Jimmy nodded. “I seen it in his drawer. He keeps it there…and there’s a letter with it. I always figured the letter was from you, bein’ it’s with yer photograph and all.”
Violet felt the tears increasing in her eyes. Part of her heart experienced joy—comfort in the knowledge Stoney truly hadn’t forgotten her as easily as she’d thought. Yet another part of her heart—the deepest, most tender part—felt worse than ever.
“Why are you telling me this, Jimmy?” Violet asked. “It’s…it’s not something a person starts talking about for the sake of conversation.”
Jimmy dropped his gaze to the ground and nodded. “I’m tellin’ you because Stoney Wrenn has been the only father I ever knew…or at least the only big brother I ever knew,” he said. “He took care of me when nobody else woulda wanted to. He taught me a mountain about life and a lick or two about stock and land and hard work.” He paused, his eyes narrowing as he looked to Violet. “And I want to see him rewarded with a good life…with knowin’ he’s a good man.”
“Well, surely he knows he’s a good man,” Violet said. “Everyone in town likes him. Every woman in town nearly swoons when he passes. How can he not know he’s a good man?”
“Oh, but you already know why, don’t ya, Miss Fynne?” Jimmy asked. He grinned a little. “You know Stoney Wrenn better than anybody—even me—don’t ya? Don’t matter how much I respect him, don’t matter how much ol’ Buddy Chisolm told Stoney he was a great feller, Stoney Wrenn don’t think it’s so. Maybe he’s just awful humble. Maybe he’s just plain
ignorant. But, you and me, we both know it’s probably ’cause his pa was such a mean ol’ son of a…gun. And the fact people gossip somethin’ awful about him…callin’ him a womanizer and all. It’s the only reason he’s even thinkin’ on Layla Asbury. He told me that settlin’ in with her might stop all the talkin’.”
Violet brushed a tear from her cheek. She placed a hand to calm the sickened feeling in her stomach, the sensation of nausea that had begun to churn when Jimmy spoke of Stoney’s considering settling with Layla Asbury.

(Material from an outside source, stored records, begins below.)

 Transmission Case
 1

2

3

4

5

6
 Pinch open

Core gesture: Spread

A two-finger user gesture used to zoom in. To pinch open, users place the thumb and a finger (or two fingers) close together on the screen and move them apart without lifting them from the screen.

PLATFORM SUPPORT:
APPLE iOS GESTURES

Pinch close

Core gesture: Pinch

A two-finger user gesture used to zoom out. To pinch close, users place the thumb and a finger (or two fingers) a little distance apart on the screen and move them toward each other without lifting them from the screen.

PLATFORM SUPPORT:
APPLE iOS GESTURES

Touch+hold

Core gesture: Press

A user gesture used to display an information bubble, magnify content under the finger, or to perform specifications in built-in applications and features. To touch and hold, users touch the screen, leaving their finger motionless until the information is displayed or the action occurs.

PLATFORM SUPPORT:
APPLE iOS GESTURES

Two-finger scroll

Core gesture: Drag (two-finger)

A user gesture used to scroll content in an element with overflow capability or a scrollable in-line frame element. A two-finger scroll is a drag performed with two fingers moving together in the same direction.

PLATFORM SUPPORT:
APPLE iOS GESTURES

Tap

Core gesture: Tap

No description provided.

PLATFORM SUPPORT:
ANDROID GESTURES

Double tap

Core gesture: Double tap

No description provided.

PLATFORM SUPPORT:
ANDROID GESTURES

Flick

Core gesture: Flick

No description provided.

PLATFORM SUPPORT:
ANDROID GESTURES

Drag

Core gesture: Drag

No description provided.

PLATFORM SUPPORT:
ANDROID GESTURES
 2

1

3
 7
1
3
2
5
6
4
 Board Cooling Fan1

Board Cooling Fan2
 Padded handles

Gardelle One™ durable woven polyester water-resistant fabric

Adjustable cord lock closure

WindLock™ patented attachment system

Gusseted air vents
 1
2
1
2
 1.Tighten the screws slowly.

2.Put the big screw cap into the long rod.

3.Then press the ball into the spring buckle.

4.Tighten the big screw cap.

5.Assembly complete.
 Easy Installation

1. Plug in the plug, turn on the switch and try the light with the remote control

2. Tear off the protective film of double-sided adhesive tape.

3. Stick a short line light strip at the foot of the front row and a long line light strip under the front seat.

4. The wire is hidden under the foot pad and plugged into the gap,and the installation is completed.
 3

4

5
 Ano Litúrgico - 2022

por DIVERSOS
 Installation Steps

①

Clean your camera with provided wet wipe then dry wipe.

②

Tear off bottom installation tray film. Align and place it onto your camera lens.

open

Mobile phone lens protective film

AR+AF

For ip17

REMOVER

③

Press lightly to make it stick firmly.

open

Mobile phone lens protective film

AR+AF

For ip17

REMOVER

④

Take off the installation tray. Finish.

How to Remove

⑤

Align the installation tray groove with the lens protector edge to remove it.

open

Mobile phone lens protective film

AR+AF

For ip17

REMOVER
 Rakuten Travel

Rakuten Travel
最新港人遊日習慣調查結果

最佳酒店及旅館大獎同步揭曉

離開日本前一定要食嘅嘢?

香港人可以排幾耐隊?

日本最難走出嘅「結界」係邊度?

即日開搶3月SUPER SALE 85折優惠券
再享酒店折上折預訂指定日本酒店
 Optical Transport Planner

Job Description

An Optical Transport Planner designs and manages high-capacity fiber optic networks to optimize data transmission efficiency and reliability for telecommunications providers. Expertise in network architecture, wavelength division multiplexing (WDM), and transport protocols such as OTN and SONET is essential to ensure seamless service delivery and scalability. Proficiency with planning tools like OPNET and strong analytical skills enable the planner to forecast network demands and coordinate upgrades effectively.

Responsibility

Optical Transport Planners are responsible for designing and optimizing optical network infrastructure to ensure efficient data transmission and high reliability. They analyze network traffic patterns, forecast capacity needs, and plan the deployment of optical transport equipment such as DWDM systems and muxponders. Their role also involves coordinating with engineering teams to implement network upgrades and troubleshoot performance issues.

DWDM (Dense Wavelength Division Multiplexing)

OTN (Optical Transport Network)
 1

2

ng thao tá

“I still don’t understand why you’re telling me—”
“Yes, ya do, Miss Fynne,” he interrupted. “You know exactly why I’m tellin’ you. I’m tellin’ you because you can turn Stoney’s head.”
“What?” Violet asked. Her heart was beating faster, for her heart began to understand. Yet her sense of reason could not accept.
“Stoney’s thinkin’ about nailin’ himself down to that Asbury girl,” Jimmy said. “You know it…and I know it…and we both know it ain’t right.”
Violet paused—uncertain as to how much of her own thoughts she should reveal to the boy. “He’s very handsome…and he’s owns a great deal of property,” Violet mumbled. “He’s the sort most girls would do anything to end up with.”
Jimmy smiled. “Ya see? I know ya knew it. I think Stoney knows it too. It’s just that everyone in town has been naggin’ him to settle down for so long and all…” Jimmy paused and grinned at Violet again. “But you could turn his head. Fact, you already done it.”